We’ll use several of the features explained in the preceding sections. The
project already has a pixi.toml file for environment management. In the
project directory, edit the tasks table in pixi.toml to look like this:
[tasks]
clean_data = {
cmd = "R/01_clean.R",
outputs = ["data/interim/2020_davis_bikes_clean.rds"],
description = "Clean the dataset."
}
fit_model = {
cmd = "R/02_model.R",
depends-on = ["clean_data"],
outputs = ["models/bikes_model.rds"],
description = "Fit a model to the cleaned data."
}
visualize = {
cmd = "R/03_plot.R",
depends-on = ["fit_model"],
outputs = ["figures/bikes_plot.png"],
description = "Make a plot of the data and model predictions."
}
Then you can run the entire analysis with one command:
pixi run visualize
✨ Pixi task (clean_data): R/01_clean.R: (Clean the dataset.)
Read 'data/2020_davis_bikes.rds'
Wrote 'data/interim/2020_davis_bikes_clean.rds'
✨ Pixi task (fit_model): R/02_model.R: (Fit a model to the cleaned data.)
Read 'data/interim/2020_davis_bikes_clean.rds'
Wrote 'models/bikes_model.rds'
✨ Pixi task (visualize): R/03_plot.R: (Make a plot of the data and model predictions.)
Read 'data/interim/2020_davis_bikes_clean.rds'
Read 'models/bikes_model.rds'
Saving 7 x 7 in image
Wrote 'figures/bikes_plot.png'
If you run the task again, Pixi will automatically skip all of the tasks for which the outputs already exist.
The new tasks make it easy for someone to run the entire workflow correctly. There’s no need to consult the numbers on the scripts and diligently run them in order one-by-one.
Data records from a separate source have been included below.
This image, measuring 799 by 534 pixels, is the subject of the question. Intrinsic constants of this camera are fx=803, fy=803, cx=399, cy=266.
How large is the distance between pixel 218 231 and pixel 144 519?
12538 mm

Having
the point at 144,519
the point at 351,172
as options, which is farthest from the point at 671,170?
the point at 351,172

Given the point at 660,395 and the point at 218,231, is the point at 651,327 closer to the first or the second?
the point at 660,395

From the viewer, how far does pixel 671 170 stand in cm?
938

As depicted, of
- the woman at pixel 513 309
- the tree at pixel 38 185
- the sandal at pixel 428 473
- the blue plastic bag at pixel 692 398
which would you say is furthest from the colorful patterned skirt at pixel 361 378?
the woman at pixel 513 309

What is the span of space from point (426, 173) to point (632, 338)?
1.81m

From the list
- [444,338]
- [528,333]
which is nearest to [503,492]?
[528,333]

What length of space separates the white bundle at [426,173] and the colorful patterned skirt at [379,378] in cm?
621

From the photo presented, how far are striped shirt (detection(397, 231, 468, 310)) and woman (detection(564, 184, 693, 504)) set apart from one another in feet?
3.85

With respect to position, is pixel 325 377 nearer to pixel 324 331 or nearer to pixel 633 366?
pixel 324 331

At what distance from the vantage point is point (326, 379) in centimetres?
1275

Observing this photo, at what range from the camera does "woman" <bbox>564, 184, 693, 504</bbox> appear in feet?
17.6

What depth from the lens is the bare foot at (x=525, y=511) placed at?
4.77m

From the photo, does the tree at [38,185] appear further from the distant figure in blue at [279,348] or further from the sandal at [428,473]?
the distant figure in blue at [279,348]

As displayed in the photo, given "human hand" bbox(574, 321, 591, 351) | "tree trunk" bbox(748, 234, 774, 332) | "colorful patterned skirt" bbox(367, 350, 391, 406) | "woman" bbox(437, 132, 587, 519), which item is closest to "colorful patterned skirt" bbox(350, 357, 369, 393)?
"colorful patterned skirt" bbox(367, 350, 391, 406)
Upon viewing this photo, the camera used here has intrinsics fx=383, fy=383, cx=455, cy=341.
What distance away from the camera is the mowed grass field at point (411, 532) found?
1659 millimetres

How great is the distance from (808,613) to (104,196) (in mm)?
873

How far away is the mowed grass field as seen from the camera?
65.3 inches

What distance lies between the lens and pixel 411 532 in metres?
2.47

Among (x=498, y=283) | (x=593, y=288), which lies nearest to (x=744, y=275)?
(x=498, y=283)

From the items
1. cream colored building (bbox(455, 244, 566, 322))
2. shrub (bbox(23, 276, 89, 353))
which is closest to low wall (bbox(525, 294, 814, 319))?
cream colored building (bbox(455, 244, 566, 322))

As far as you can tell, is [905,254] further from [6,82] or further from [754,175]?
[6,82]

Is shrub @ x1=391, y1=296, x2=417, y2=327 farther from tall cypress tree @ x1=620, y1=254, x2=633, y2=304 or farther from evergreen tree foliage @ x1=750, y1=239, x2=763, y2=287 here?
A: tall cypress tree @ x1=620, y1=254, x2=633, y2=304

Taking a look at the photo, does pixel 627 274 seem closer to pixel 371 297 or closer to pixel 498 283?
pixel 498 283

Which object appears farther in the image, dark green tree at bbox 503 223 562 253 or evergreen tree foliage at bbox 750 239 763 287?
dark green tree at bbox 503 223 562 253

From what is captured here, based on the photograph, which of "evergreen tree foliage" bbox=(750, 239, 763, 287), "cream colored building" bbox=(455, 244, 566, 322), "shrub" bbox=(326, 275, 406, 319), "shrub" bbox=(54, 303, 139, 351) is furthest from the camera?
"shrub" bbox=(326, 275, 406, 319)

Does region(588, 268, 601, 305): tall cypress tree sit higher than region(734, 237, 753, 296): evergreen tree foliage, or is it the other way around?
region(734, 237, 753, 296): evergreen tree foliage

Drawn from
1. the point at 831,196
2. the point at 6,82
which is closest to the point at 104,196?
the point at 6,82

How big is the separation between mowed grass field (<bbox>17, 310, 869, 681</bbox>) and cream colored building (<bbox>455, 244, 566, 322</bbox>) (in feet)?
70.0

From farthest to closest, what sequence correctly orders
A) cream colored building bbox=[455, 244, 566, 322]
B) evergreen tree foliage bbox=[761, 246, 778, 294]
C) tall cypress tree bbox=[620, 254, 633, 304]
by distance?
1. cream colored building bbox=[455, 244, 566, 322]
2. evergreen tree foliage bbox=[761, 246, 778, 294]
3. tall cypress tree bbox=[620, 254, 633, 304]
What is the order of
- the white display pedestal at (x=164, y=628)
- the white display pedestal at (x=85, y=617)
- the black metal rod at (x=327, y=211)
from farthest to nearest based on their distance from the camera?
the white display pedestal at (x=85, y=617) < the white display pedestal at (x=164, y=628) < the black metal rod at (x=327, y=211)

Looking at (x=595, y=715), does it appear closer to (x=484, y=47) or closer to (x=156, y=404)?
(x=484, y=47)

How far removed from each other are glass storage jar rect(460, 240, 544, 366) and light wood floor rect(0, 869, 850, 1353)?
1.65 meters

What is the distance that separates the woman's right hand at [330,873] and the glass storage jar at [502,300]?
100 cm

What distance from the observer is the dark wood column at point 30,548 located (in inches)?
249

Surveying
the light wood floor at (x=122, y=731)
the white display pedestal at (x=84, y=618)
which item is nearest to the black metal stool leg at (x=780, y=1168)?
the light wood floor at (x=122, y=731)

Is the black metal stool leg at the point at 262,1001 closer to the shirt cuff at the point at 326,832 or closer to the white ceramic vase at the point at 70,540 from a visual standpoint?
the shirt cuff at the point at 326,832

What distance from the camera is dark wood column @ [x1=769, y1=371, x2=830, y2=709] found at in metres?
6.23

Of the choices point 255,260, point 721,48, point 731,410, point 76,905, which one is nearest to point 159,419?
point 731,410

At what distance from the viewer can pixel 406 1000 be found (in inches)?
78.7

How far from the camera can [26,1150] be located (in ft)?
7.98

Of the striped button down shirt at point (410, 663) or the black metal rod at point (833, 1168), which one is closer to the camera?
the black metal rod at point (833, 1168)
The descriptions on the tasks also make it easy to see what the workflows in
the project are by running pixi task list:
pixi task list
Tasks that can run on this machine:
-----------------------------------
clean_data, fit_model, visualize
Task Description
clean_data Clean the dataset.
fit_model Fit a model to the cleaned data.
visualize Make a plot of the data and model predictions.
So with relatively little effort, we made a big improvement to how easy the project is to use.